Here are two examples of the kind of thing expected:
The proposal will be forwarded to the Sabbatical Leave Committee, which will make recommendations to the Head of School. The Sabbatical Leave Committee consists of the Head and Deputy Heads of School, the professoriate of Informatics, and the Directors of the Graduate School and of the Teaching Organisation (or their Deputy Directors), if not members of the professoriate.
Duties which a person on sabbatical should not be expected to undertake:
- lecturing; tutoring; demonstrating; setting or marking coursework;
- setting, marking or moderating exams (except for those associated with courses for which s/he had responsibility prior to the sabbatical);
- undergraduate project supervision;
- MSc project supervision - (except for those projects for which s/he was first or second supervisor prior to the sabbatical);
- attendance at School committees; administrative duties such as course organising, convening committees, audit/QA/RAE activities, sitting on University committees, etc.;
- exam invigilation; teaching lab development/management; staff training; internal PhD examining; student induction; student advising and directing of studies; new staff mentoring.
Periods of Leave
Except for new staff who have not yet accumulated two semesters of sabbatical leave, one semester sabbaticals will be discouraged, as academic responsibilities are designed around a one-year period and leave periods of one semester off-load more than one semester's work on other staff members.
Conversely, sabbaticals of more than one year will only be granted in exceptional circumstances, no matter how much service the applicant has accrued. Staff are strongly encouraged to take sabbaticals at roughly the expected frequency. Sabbatical requests that go against this rule are likely to be refused.
Sabbaticals can be used for teaching, research or knowledge exchange activity with each case being considered on merit. There are no absolute criteria (apart from meeting the University regulations) but the following aspects will be taken into account: timeliness, significance, novelty and feasibility of research plans; likely output in form of research papers, research grant applications, etc; amount of leave allocation accumulated; amount of unpaid leave taken recently; re-establishment of research after period of heavy administrative or teaching load; practicality of covering the applicant's duties.
In principle, academic staff accrue the usual amount of sabbatical entitlement while they are on fellowships. However, the sabbatical committee will give a lower priority to sabbatical applications from staff who were on fellowships. This is because sabbaticals are primarily designed to provide relief from administrative and teaching duties, and fellowship holders already enjoy such relief while on fellowships, making it harder to make a convincing case for further relief. At the same time, the School would like to encourage staff who are on fellowships to continue engaging with, and contributing to, the School's activities. Therefore, for a sabbatical application to be successful even though it is substantially based on time accrued during a fellowship, the applicant should have undertaken activities from the following list while on fellowship:
- Limited amounts of classroom teaching (e.g., small courses, or parts of a course)

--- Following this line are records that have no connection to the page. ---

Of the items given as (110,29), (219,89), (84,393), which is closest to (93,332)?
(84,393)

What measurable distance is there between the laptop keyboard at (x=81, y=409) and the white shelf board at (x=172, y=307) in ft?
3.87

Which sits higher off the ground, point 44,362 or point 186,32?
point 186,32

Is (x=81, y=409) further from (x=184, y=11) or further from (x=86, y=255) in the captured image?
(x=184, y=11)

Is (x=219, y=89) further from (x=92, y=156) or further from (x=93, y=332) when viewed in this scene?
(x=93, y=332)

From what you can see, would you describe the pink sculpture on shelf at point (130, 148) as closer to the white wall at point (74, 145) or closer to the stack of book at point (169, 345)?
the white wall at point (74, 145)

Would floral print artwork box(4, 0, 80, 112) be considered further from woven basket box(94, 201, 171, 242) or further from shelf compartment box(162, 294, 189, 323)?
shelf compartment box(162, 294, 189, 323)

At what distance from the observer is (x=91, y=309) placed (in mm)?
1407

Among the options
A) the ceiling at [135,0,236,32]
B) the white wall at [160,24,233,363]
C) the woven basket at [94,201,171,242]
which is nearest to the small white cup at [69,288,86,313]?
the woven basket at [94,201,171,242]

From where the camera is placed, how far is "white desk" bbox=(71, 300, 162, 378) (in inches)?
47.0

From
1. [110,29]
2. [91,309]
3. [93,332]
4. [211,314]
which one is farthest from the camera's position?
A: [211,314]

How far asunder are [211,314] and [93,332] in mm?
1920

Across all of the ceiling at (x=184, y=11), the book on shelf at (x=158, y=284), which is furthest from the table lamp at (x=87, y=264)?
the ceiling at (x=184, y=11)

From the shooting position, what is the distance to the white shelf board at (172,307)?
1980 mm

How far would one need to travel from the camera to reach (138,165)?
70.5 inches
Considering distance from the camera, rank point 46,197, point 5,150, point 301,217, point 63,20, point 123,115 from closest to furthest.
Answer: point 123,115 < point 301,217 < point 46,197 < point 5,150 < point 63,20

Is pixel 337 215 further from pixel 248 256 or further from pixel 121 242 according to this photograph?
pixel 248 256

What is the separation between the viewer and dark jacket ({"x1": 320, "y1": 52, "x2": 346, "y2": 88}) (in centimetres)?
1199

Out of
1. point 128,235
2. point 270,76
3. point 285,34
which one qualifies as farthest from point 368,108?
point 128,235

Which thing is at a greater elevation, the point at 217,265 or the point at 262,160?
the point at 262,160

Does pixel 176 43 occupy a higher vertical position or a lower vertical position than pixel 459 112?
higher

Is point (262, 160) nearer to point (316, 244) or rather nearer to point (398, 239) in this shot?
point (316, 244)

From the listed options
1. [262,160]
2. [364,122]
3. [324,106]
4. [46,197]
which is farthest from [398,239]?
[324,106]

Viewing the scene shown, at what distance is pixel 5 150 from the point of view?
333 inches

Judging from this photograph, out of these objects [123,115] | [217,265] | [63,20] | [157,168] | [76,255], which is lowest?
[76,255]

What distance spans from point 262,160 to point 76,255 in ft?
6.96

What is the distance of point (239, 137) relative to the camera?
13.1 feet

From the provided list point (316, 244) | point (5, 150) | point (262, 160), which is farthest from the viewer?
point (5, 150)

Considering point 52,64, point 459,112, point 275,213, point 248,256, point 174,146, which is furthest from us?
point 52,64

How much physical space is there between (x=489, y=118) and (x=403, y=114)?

- Supervision of MSc or undergraduate projects
- Management or leadership activities that benefit the School or the University
- Industry engagement activities that benefit the School or the University
- Outreach activities that benefit the School or the University
The number and type of activities undertaken should be commensurate with the duration of the fellowship. The sabbatical application should refer to them.
For the purposes of this policy, the term "fellowship" covers all cases where the applicant is bought out to do research full-time, independent of funding source.